- _Dataset excerpts_:
+++
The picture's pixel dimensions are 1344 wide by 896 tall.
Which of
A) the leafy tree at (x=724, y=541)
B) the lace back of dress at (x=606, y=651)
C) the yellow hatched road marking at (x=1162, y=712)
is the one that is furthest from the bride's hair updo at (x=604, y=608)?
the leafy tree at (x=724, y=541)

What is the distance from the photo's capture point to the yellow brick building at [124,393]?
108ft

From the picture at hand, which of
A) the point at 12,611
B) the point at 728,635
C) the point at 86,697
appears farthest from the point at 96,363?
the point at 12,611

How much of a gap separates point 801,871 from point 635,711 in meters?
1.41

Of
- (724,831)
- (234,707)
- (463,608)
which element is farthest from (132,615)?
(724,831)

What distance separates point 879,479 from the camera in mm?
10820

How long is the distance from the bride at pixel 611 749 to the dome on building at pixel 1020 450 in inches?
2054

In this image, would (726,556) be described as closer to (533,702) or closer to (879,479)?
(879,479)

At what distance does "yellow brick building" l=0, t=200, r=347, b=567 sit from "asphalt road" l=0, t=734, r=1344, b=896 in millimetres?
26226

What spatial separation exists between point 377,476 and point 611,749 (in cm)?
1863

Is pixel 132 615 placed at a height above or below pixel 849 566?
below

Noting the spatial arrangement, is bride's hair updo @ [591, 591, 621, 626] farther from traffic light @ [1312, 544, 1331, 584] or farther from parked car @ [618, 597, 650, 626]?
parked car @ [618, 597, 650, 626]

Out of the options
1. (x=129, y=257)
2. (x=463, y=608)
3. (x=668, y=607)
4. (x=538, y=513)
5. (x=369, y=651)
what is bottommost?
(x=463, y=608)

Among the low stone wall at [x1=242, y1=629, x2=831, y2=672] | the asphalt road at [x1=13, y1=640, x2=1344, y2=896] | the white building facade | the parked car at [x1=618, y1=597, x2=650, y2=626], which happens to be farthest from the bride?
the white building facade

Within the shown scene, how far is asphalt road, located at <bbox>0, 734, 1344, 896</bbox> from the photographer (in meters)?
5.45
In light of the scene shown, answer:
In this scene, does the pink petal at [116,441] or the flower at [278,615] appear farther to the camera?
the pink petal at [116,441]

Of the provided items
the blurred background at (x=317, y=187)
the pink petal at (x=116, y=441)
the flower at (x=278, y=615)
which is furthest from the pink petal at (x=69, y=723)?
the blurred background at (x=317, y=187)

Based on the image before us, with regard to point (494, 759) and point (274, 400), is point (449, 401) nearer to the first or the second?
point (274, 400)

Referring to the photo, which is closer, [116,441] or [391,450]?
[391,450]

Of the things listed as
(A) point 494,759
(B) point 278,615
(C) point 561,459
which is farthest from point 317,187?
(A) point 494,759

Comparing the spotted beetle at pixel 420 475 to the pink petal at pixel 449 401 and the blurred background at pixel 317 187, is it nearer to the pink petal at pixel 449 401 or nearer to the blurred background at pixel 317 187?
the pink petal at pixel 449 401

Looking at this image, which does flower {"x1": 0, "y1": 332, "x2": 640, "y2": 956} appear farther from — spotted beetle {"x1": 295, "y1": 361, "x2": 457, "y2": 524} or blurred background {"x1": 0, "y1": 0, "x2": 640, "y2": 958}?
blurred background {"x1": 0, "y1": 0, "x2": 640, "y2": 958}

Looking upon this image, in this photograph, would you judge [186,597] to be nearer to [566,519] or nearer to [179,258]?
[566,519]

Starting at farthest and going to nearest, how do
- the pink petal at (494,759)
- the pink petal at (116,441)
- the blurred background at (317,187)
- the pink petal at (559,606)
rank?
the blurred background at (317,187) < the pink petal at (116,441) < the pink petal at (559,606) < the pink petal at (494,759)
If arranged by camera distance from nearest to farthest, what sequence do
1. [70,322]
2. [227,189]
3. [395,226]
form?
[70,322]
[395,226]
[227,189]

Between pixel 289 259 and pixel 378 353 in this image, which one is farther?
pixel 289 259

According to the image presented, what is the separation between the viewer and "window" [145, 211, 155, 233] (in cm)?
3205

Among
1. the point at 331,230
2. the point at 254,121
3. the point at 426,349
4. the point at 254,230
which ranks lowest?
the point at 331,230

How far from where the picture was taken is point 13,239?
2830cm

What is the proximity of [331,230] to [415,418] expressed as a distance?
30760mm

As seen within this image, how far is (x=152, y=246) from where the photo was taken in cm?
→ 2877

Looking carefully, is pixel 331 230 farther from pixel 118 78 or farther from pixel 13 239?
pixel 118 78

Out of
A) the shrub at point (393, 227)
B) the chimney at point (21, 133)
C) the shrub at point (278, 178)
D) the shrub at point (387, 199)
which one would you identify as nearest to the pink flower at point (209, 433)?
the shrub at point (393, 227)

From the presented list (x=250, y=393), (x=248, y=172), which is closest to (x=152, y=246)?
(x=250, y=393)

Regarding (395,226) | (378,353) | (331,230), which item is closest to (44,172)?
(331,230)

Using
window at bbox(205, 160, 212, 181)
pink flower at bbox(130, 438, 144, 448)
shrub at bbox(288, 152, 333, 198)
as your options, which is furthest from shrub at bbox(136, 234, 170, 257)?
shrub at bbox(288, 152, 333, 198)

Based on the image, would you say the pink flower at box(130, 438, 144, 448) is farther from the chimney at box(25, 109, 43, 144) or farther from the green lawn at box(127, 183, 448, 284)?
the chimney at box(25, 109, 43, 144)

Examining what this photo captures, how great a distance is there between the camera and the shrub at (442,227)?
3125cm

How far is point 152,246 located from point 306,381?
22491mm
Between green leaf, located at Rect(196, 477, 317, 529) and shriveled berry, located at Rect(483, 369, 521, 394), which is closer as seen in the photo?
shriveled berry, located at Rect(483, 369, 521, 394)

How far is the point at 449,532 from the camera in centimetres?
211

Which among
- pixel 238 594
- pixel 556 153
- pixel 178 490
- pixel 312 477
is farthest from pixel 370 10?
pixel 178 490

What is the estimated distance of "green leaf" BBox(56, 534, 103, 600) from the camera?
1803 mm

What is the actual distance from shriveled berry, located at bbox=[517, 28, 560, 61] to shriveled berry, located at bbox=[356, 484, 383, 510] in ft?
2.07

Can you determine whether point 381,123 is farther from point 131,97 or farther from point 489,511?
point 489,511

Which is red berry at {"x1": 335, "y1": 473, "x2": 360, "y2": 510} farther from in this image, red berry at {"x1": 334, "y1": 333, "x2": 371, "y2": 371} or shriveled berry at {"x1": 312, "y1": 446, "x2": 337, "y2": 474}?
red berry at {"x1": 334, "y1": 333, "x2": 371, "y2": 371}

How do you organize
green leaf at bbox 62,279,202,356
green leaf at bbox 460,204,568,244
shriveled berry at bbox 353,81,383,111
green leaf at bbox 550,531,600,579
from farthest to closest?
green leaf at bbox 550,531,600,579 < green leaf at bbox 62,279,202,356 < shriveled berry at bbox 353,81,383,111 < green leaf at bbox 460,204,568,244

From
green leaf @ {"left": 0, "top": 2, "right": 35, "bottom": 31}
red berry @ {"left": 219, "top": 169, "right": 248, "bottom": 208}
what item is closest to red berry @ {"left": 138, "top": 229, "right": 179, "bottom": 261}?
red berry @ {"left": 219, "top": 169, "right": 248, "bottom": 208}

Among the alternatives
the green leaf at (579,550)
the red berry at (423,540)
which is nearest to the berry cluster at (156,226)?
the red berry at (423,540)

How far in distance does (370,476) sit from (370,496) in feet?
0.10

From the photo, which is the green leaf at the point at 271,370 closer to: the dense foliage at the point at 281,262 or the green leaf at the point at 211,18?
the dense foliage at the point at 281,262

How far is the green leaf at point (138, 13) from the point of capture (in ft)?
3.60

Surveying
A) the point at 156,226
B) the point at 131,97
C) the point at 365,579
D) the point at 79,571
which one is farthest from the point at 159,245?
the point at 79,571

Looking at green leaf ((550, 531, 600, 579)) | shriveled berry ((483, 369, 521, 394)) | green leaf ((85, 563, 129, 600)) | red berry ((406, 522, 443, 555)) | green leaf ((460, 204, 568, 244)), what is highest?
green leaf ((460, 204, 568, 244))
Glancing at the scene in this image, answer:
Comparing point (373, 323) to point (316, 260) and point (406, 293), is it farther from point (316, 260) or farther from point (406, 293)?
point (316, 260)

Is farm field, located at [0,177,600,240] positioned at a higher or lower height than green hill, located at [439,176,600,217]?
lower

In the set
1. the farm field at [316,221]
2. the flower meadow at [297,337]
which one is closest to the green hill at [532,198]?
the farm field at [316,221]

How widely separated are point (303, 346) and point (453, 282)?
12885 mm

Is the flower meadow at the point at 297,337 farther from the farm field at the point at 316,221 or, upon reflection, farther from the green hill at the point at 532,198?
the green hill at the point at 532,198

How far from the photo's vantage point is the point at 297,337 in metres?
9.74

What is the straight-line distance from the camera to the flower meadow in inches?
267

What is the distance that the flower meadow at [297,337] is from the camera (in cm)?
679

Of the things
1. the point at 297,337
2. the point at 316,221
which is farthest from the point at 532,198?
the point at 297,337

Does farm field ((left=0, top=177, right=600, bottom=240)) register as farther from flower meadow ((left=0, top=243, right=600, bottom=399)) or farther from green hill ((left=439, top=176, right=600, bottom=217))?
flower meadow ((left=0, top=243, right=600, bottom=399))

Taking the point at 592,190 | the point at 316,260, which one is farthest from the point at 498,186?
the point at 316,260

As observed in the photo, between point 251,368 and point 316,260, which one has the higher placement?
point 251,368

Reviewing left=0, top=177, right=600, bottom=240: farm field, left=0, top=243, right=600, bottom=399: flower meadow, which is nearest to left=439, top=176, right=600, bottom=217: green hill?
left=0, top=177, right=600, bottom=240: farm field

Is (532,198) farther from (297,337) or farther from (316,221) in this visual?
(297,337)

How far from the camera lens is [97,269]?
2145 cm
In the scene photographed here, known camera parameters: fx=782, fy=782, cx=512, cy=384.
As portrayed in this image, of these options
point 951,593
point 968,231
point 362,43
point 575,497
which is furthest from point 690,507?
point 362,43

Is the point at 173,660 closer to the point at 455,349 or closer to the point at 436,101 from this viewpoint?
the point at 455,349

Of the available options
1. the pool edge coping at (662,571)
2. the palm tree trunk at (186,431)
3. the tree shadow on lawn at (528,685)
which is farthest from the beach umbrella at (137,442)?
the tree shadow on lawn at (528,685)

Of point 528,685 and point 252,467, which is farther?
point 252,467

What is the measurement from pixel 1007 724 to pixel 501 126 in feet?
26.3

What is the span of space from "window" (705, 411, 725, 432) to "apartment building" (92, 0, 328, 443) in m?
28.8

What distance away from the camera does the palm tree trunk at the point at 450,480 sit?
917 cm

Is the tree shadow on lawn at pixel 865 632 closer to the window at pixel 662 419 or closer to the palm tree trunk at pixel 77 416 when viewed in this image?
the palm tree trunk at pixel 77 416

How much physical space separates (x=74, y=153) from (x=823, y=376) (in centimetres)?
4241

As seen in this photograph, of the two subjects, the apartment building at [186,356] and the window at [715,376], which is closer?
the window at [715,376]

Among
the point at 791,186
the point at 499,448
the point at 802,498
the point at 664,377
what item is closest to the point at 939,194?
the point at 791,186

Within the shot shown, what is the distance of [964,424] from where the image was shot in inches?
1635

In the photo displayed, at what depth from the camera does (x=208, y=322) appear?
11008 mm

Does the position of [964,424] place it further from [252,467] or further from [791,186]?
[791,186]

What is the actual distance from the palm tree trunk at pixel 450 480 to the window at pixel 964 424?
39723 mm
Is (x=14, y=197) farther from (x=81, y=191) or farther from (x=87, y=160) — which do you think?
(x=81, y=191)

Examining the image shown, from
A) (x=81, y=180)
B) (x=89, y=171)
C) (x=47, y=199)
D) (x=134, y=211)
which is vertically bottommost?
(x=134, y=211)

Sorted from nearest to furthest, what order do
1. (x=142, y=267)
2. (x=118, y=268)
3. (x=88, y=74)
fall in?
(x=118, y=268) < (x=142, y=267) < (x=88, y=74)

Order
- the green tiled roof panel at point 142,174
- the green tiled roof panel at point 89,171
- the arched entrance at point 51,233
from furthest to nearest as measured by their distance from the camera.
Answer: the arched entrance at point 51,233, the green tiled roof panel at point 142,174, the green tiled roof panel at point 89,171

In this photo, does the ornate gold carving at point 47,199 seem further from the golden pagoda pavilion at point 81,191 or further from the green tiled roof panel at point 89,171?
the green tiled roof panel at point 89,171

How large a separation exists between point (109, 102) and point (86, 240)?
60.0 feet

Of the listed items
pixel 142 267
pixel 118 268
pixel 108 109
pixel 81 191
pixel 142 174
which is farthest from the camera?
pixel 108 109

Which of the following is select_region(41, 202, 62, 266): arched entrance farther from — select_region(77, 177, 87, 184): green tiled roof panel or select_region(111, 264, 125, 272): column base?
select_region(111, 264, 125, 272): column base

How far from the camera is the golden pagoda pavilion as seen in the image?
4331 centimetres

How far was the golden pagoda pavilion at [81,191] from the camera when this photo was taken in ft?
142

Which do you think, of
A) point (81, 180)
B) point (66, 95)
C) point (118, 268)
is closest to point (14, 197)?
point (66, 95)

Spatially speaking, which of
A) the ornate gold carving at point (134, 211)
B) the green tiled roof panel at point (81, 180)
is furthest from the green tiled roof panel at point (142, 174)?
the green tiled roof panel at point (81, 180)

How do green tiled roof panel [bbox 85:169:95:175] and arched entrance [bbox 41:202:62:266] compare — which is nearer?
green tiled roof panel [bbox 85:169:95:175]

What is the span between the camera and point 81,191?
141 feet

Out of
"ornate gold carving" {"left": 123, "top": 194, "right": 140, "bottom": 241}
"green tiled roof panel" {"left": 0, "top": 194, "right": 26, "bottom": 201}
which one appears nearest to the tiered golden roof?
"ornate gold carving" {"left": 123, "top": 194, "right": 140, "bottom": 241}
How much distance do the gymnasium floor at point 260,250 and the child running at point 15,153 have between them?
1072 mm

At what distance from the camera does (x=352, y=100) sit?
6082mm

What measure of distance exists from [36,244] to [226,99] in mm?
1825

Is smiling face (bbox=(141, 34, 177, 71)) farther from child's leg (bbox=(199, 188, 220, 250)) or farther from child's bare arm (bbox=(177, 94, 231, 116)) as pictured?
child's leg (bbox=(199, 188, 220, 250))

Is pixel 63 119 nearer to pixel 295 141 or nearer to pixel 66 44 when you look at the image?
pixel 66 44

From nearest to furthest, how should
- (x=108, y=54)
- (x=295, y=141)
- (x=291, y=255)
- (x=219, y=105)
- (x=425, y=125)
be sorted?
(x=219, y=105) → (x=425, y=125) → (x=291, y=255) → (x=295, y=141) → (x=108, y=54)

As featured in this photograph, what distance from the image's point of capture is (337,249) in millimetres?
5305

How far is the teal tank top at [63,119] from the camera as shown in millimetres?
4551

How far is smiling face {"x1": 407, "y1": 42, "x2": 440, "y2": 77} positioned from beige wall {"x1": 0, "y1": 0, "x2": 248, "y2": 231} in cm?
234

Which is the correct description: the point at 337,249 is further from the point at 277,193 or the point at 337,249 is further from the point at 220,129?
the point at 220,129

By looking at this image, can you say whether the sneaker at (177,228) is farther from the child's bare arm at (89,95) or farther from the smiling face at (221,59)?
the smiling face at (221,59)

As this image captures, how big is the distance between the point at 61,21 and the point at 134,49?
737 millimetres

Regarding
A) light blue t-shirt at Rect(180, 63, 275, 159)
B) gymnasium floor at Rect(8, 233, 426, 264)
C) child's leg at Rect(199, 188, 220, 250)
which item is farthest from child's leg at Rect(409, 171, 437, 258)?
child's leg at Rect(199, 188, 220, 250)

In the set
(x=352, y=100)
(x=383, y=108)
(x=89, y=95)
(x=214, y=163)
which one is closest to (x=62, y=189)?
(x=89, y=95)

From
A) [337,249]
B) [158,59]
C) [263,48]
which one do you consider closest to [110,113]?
+++
- _Exercise prompt_: Restate word for word the lines from the one holding "As this image" to the end of the listing, both ends included, and nothing more.

- _Finished exercise_:
As this image captures, how big is the distance between the point at 61,21 and the point at 134,49?
737 millimetres

Regarding
A) light blue t-shirt at Rect(180, 63, 275, 159)
B) gymnasium floor at Rect(8, 233, 426, 264)
C) child's leg at Rect(199, 188, 220, 250)
which item is farthest from child's leg at Rect(409, 171, 437, 258)?
child's leg at Rect(199, 188, 220, 250)

In the set
(x=352, y=100)
(x=383, y=108)
(x=89, y=95)
(x=214, y=163)
which one is closest to (x=62, y=189)?
(x=89, y=95)

From
A) [337,249]
B) [158,59]
C) [263,48]
which one do you consider closest to [110,113]?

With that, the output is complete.